- Aim of the task
Carry on the write-up about London restaurants with city views, starting after its last sentence.

╭─ Quoted passage

London has no shortage of dinners with a view, with the gilded towers of the city centre playing host to a range of dazzling restaurants suited for the most special occasions. Whether it’s sushi, bistro cooking or even late-night waffles, you can always find somewhere to watch the city below from the comfort of your table.
Situated high up in the former NatWest Tower – which now goes by the more enigmatic Tower 42 – is City Social, the prestigious restaurant of London superchef Jason Atherton. City Social’s views are one thing – St Paul’s Cathedral on one end and an up-close view of the Gherkin next door on the other – but its food is what keeps turning heads. Atherton’s stereotypical style includes British produce, global influence and classical technique, all of which is in full flow at City Social. Diners can expect to eat in the lap of luxury, with caviar dispensed with wanton abandon across their plates. It’s an experience that will not fail to romance you.
Find a slice of bucolic paradise in the centre of the City of London at Coq d’Argent, which brings the charms of the French farmyard to the top of the appropriately named No 1 Poultry building, complete with a heated rooftop terrace. The food is rich and refined, dedicated to the French classics of the belle époque – think cutlets of veal smothered in sauce or a fillet steak stuffed with mushroom duxelles – belt-busting stuff that’s best ordered just after payday. Its wine list is a work of literature in itself, so peruse its vintages even if you know there’s no hope of ordering a ’95 montrachet any time soon.

╰─
╭─ Entries provided

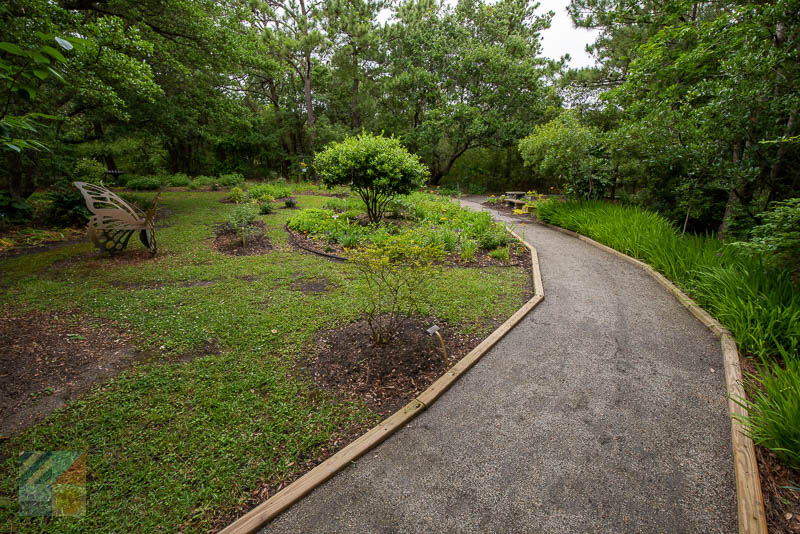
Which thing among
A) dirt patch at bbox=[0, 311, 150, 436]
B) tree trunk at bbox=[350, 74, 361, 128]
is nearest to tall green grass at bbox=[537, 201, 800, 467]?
dirt patch at bbox=[0, 311, 150, 436]

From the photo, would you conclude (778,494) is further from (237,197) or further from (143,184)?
(143,184)

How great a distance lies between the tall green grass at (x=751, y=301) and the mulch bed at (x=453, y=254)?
2015 millimetres

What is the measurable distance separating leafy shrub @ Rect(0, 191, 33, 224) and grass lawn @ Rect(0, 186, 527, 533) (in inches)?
105

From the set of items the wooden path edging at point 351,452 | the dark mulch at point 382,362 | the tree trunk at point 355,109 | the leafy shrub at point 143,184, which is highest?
the tree trunk at point 355,109

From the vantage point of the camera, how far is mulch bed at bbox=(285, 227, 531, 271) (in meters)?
5.78

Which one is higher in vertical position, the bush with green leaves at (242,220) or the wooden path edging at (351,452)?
the bush with green leaves at (242,220)

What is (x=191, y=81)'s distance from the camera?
9680 millimetres

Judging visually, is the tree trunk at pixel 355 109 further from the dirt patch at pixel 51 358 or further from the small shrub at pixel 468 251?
the dirt patch at pixel 51 358

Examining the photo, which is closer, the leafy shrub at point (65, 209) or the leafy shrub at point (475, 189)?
the leafy shrub at point (65, 209)

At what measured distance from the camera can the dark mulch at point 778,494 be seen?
1.76 metres

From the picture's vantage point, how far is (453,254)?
242 inches

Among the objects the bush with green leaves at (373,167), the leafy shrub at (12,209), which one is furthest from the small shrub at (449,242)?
the leafy shrub at (12,209)

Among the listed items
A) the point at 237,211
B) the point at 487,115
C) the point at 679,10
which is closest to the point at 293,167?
the point at 487,115

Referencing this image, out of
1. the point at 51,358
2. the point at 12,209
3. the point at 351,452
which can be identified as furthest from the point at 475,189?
the point at 51,358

╰─

- Result of this exercise
You can visit Duck and Waffle a hundred times and never get the same view | Courtesy of Duck and Waffle
Known all over London for being the city’s loftiest restaurant and one of its very few 24-hour establishments, Duck and Waffle is a destination du jour for the most glamorous of hungry late-night partiers. Although it constantly buzzes throughout its regular hours of service, dishing out small plates of ox cheek doughnuts, foie gras crème brûlée and the like, its star dish – the eponymous duck and waffle – is what sets tongues wagging after 3am. A crispy, fatty confit duck leg, already decadent in and of itself, is served atop a freshly baked Belgian waffle, drenched in a mustard-maple syrup and then topped with a fried duck egg. When your date night seems like it’d be derailed by a trip to a kebab shop, there’s Duck and Waffle.
Oblix has two different dining rooms, with two entirely different views of London | Courtesy of Oblix
Tucked away in the rafters of the famous Shard is Oblix, a restaurant that tailors to your every need – even your choice of view, as it has eastward and westward dining rooms. If you’re more for robust grills and bracing cocktails, Oblix East is the place for you, allowing you a panorama of the city’s ever-regenerating industrial and financial centre. For the full fine-dining experience, Oblix West – with its view of the city’s bright lights and busy bars – is a lot more refined and offers some of London’s best seafood. Whichever you choose, both would yield an unforgettable evening.
The OXO Tower Restaurant, an unashamedly modern, glitzy space on the banks of the Thames, boasts some of the cleverest British cooking in the city, alongside near-unparalleled views of the city centre. Jeremy Bloor’s menu, which comes in à la carte and tasting forms, utilises the best produce on hand in the United Kingdom and carefully treats it with a sense of invention that is guaranteed to delight. Beef cheeks are rolled into bonbons, while a rich champagne sauce dresses the wild bass. It’s a luxury that you can enjoy. Its vegan and vegetarian menus are equally thoughtful, in a way that few restaurants of the same standard manage to do.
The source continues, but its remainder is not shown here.